RECORDED DATA:
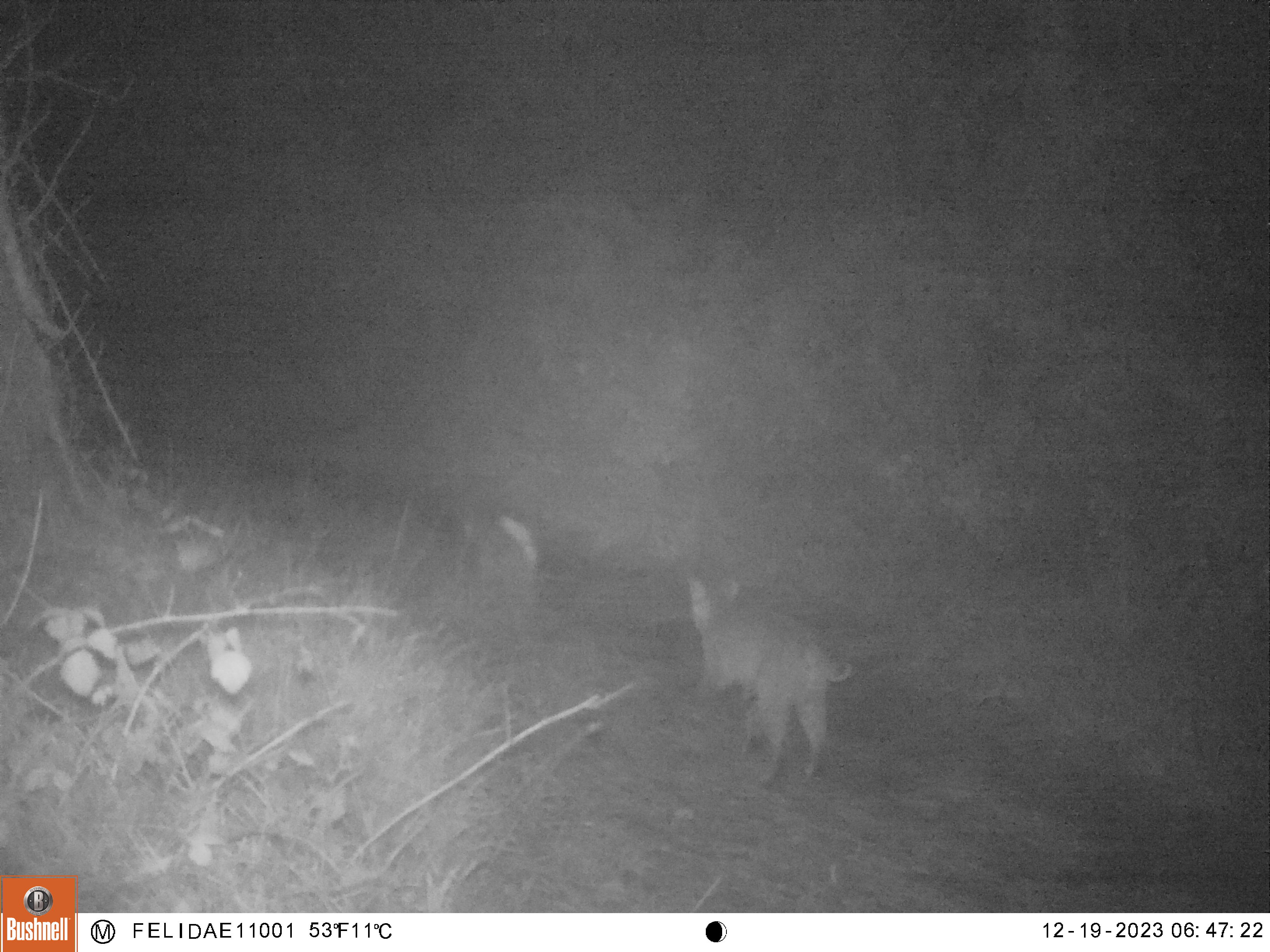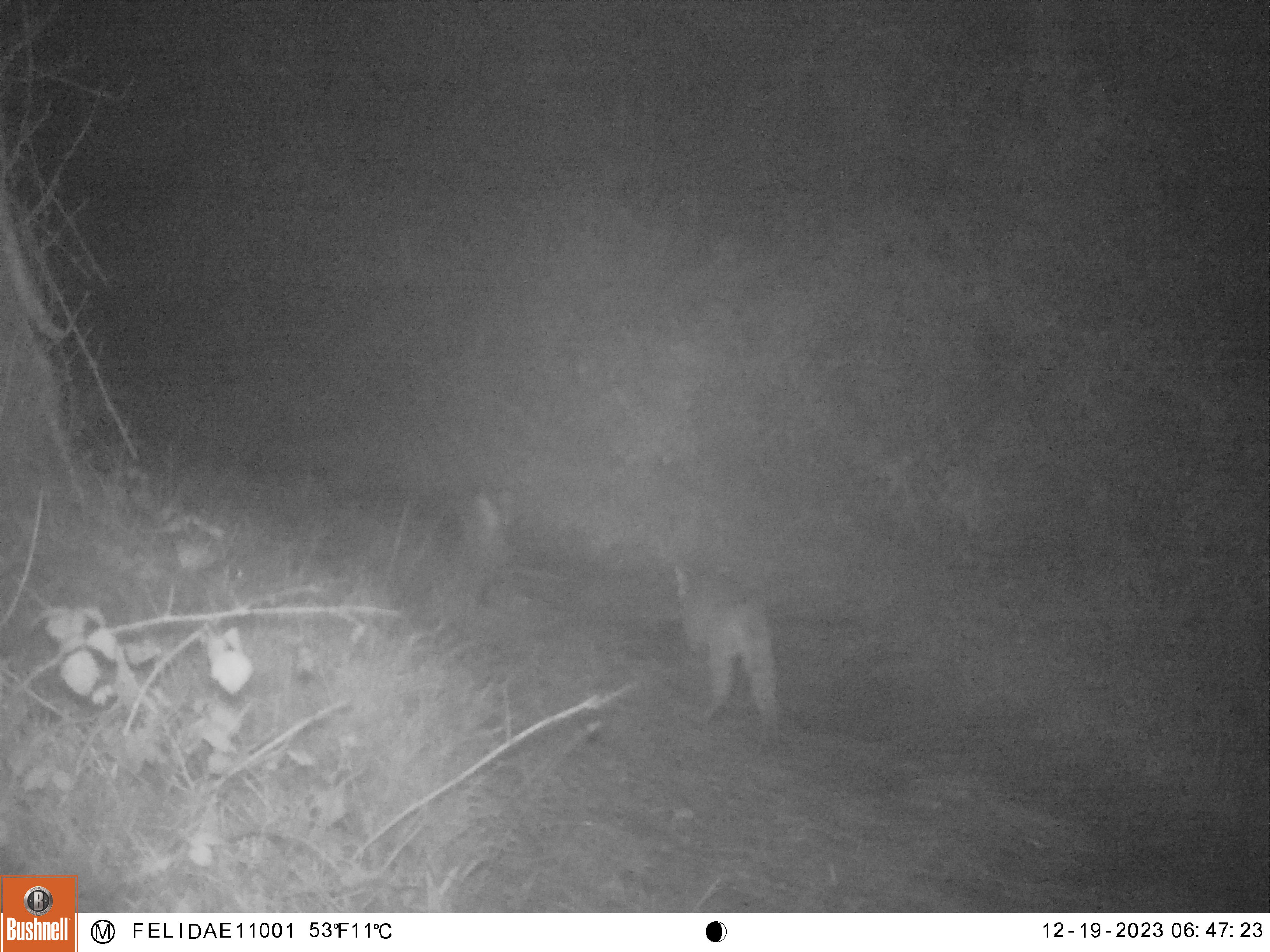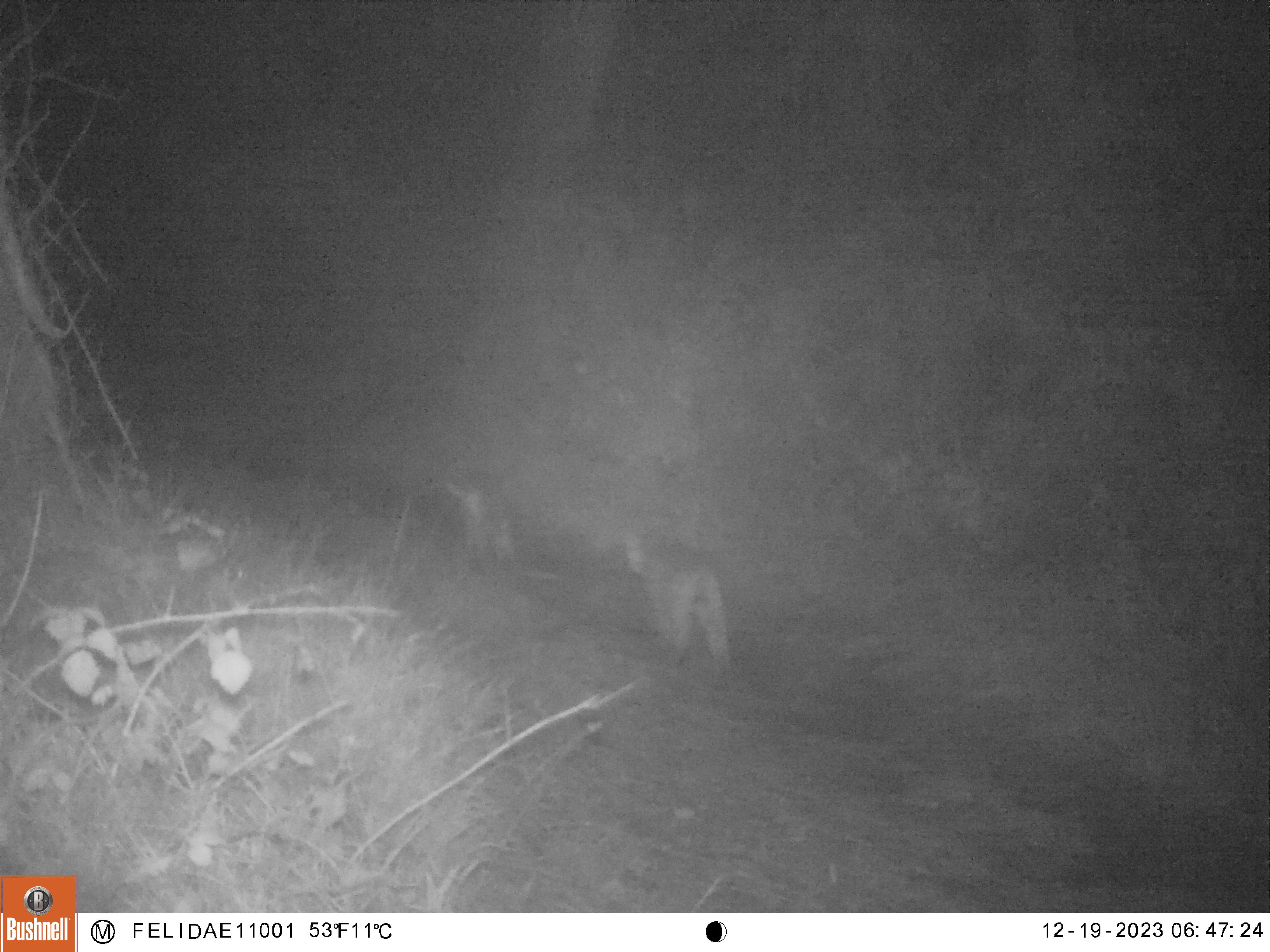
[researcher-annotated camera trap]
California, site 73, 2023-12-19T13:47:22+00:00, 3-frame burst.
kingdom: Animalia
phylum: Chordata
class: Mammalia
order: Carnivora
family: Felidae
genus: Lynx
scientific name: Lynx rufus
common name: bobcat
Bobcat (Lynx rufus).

DESCRIPTION OF THE TASK: Leave the pictures out and reproduce all of the records exactly.

WRITTEN ANSWER:
[researcher-annotated camera trap]
California, site 73, 2023-12-19T13:47:22+00:00, 3-frame burst.
kingdom: Animalia
phylum: Chordata
class: Mammalia
order: Carnivora
family: Felidae
genus: Lynx
scientific name: Lynx rufus
common name: bobcat
Bobcat (Lynx rufus).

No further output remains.